NEW YORK — Mercury Marine will continue to hold events like the one here on Monday to help spread the word to the public that issues like docking and engine trimming — traditionally seen as barriers that prevented boat novices from taking up the recreation — have been virtually eliminated with the advent of new technology.

“We’re trying different events to do a better job of giving people access to exploring new intuitive controls,” Mercury president John Pfeifer told Trade Only Today at the event held at Chelsea Piers.

Explaining that you can anchor your boat with the touch of a button doesn’t have the same effect for novice boaters as allowing them to try it themselves, Pfeifer said.

“We’re trying to do a better job on the marketing front,” Pfeifer said. “If you don’t experience things like the joystick, or Skyhook, you don’t understand. Skyhook takes all the stress and anxiety out of having to sit perfectly still to allow a boat to pass or to fish a spot because it can cause anxiety, even for commercial operators or experienced boaters. We do these events to promote people’s knowledge.”

Skyhook is Mercury’s GPS-enabled station keeping technology.

“Even the most experienced boater has some anxiety when at the helm in a docking situation, and this takes the anxiety out of it,” Pfeifer said. “That’s a very important part of what we’re doing.”

Capt. Travis Hayes demonstrated the controls to media members from Forbes, Fortune, Popular Mechanics and other mainstream publications who had little or no boating experience on Monday near the Statue of Liberty.

Capt. Travis Hayes demonstrated the controls to media members from Forbes, Fortune, Popular Mechanics and other mainstream publications who had little or no boating experience on Monday near the Statue of Liberty.

The company has such a diverse range of product offerings that it has needed to implement quality controls over processes to ensure each product is built correctly.

“Today what we make in Fond du Lac [Wis.] is different than 20 or even 10 years ago,” Pfeifer said. “We have a lot more SKUs. If workers don’t use the correct processes, the system will lock them out.

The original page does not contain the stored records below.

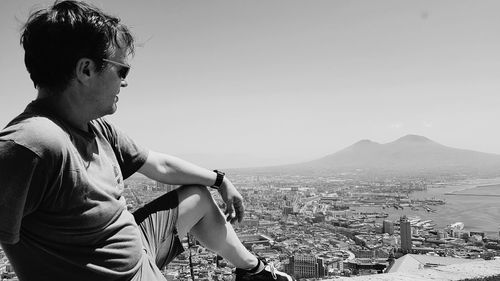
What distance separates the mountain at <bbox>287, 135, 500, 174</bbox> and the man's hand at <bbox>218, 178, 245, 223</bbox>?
103m

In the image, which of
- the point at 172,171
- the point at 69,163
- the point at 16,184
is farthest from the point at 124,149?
the point at 16,184

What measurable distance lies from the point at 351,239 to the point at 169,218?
20.6m

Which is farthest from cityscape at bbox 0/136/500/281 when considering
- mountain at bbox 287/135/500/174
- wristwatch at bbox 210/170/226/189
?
mountain at bbox 287/135/500/174

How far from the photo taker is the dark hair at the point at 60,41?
965 millimetres

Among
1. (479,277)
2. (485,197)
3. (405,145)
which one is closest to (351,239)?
(479,277)

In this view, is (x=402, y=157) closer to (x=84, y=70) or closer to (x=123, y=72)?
(x=123, y=72)

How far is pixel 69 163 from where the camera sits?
35.1 inches

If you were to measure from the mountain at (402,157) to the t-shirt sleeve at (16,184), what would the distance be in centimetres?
10437

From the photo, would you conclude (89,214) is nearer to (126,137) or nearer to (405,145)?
(126,137)

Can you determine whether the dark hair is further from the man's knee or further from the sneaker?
the sneaker

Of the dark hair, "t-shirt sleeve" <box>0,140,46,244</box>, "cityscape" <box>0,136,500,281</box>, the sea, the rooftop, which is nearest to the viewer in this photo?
"t-shirt sleeve" <box>0,140,46,244</box>

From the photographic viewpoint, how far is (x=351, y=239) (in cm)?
2056

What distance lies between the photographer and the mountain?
362 feet

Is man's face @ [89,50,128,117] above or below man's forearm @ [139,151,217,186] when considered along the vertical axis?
above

There’s so much variability among products you need that quality control.”

Like many companies, it has been somewhat of a challenge to find skilled workers.

“There’s an abundance of opportunity for people who have a skill set in manufacturing, because I don’t think the sophisticated jobs [like the ones at Mercury Marine] have been off-shored,” Pfeifer said.

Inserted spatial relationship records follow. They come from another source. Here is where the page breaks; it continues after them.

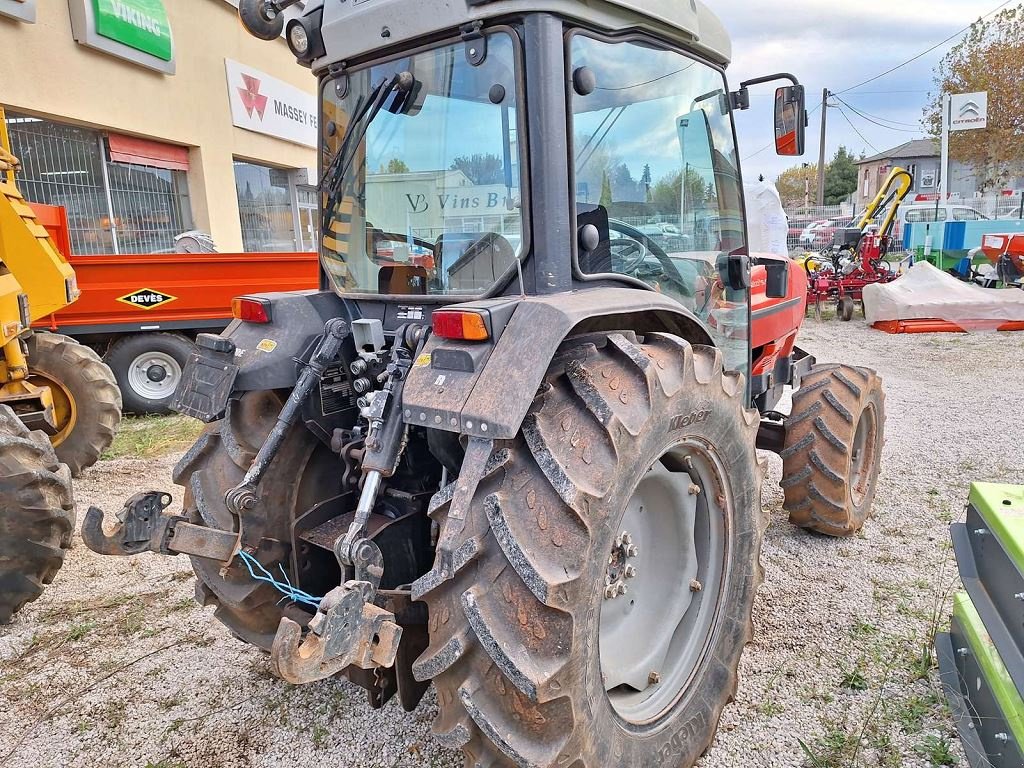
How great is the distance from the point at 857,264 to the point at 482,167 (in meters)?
12.3

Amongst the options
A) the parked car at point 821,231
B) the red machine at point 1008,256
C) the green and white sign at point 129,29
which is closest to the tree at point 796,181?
the parked car at point 821,231

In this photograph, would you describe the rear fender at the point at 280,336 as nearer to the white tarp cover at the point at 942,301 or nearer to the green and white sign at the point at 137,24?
the green and white sign at the point at 137,24

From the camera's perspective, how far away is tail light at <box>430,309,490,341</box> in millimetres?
1841

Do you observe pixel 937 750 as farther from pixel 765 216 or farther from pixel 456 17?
pixel 765 216

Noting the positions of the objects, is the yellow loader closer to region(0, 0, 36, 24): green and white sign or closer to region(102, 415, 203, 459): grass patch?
region(102, 415, 203, 459): grass patch

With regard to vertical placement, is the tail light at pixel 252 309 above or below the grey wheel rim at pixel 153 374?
above

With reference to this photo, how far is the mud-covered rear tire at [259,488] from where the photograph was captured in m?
2.47

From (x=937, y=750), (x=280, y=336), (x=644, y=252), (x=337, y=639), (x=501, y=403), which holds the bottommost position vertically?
(x=937, y=750)

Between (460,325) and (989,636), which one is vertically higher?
(460,325)

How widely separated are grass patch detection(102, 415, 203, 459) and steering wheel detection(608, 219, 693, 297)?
479 centimetres

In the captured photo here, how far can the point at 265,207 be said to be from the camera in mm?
14031

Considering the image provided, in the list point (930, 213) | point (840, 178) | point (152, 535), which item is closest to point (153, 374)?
point (152, 535)

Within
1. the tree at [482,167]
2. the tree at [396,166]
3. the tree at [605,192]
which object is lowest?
the tree at [605,192]

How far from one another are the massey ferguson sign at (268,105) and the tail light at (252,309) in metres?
11.3
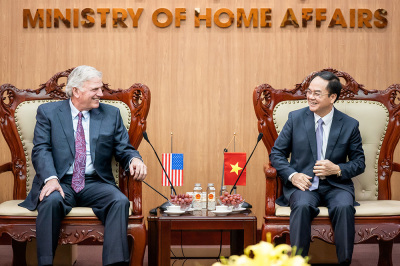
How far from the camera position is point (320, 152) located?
3.40m

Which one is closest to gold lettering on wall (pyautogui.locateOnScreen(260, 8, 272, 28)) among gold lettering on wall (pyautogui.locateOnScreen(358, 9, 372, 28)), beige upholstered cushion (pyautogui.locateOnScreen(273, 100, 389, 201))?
gold lettering on wall (pyautogui.locateOnScreen(358, 9, 372, 28))

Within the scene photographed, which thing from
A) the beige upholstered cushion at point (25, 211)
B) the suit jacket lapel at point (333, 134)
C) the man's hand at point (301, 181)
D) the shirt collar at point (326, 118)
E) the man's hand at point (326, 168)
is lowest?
the beige upholstered cushion at point (25, 211)

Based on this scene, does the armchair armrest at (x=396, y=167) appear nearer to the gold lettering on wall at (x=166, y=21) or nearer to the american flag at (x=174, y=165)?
the american flag at (x=174, y=165)

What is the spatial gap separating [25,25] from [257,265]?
12.3ft

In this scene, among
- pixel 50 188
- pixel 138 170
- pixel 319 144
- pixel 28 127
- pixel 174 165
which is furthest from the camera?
pixel 174 165

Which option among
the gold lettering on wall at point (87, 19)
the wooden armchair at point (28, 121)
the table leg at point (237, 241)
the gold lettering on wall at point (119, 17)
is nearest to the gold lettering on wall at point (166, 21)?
the gold lettering on wall at point (119, 17)

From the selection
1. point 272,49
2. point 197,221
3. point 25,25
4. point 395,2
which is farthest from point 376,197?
point 25,25

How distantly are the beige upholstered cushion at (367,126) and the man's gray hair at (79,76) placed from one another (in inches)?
48.6

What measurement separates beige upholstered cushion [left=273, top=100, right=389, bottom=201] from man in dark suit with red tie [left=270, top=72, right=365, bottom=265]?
16cm

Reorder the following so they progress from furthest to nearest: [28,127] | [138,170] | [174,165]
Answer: [174,165]
[28,127]
[138,170]

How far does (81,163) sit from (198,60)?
5.38 ft

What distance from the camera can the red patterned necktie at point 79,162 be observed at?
3.27 metres

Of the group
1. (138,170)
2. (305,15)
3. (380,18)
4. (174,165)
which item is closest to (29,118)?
(138,170)

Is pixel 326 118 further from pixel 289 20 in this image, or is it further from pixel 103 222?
pixel 103 222
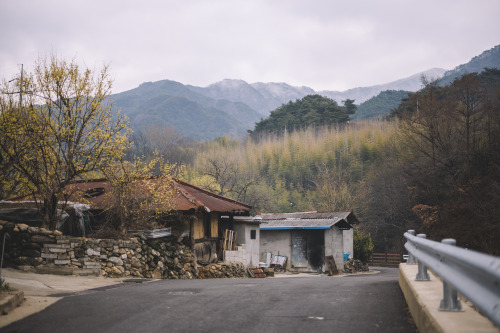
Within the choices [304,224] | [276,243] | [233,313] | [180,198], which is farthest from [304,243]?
[233,313]

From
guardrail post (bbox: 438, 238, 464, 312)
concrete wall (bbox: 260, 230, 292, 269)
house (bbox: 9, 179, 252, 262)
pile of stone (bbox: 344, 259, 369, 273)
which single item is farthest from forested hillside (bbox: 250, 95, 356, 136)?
guardrail post (bbox: 438, 238, 464, 312)

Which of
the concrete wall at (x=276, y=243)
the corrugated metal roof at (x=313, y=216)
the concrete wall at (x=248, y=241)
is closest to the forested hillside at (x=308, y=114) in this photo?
the corrugated metal roof at (x=313, y=216)

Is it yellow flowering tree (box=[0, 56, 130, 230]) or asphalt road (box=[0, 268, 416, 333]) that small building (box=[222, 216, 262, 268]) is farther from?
asphalt road (box=[0, 268, 416, 333])

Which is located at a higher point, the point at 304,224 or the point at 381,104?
the point at 381,104

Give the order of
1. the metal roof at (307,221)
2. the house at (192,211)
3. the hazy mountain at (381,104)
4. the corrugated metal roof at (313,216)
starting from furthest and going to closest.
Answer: the hazy mountain at (381,104), the corrugated metal roof at (313,216), the metal roof at (307,221), the house at (192,211)

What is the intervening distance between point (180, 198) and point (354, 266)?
18656 mm

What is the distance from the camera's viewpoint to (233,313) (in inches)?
257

The Scout 320 LXF with twin 350 Verados was outfitted with Joystick Piloting for Outboards, Active Trim and the VesselView Mobile app.

The Scout 320 LXF with twin 350 Verados was outfitted with Joystick Piloting for Outboards, Active Trim and the VesselView Mobile app.

Though the marine industry is only producing 65 percent of the units as it did pre-recession, the dollar value has risen above its pre-recession peak, Pfeifer said. “It gives you an idea of where consumers are.”

Still, “we’re trying to bring technology to the mainstream as well as the high end,” Pfeifer adds. “We have to do it in an affordable way. That’s the challenging part of the industry — keeping that sweet spot in giving new technology at the right price.”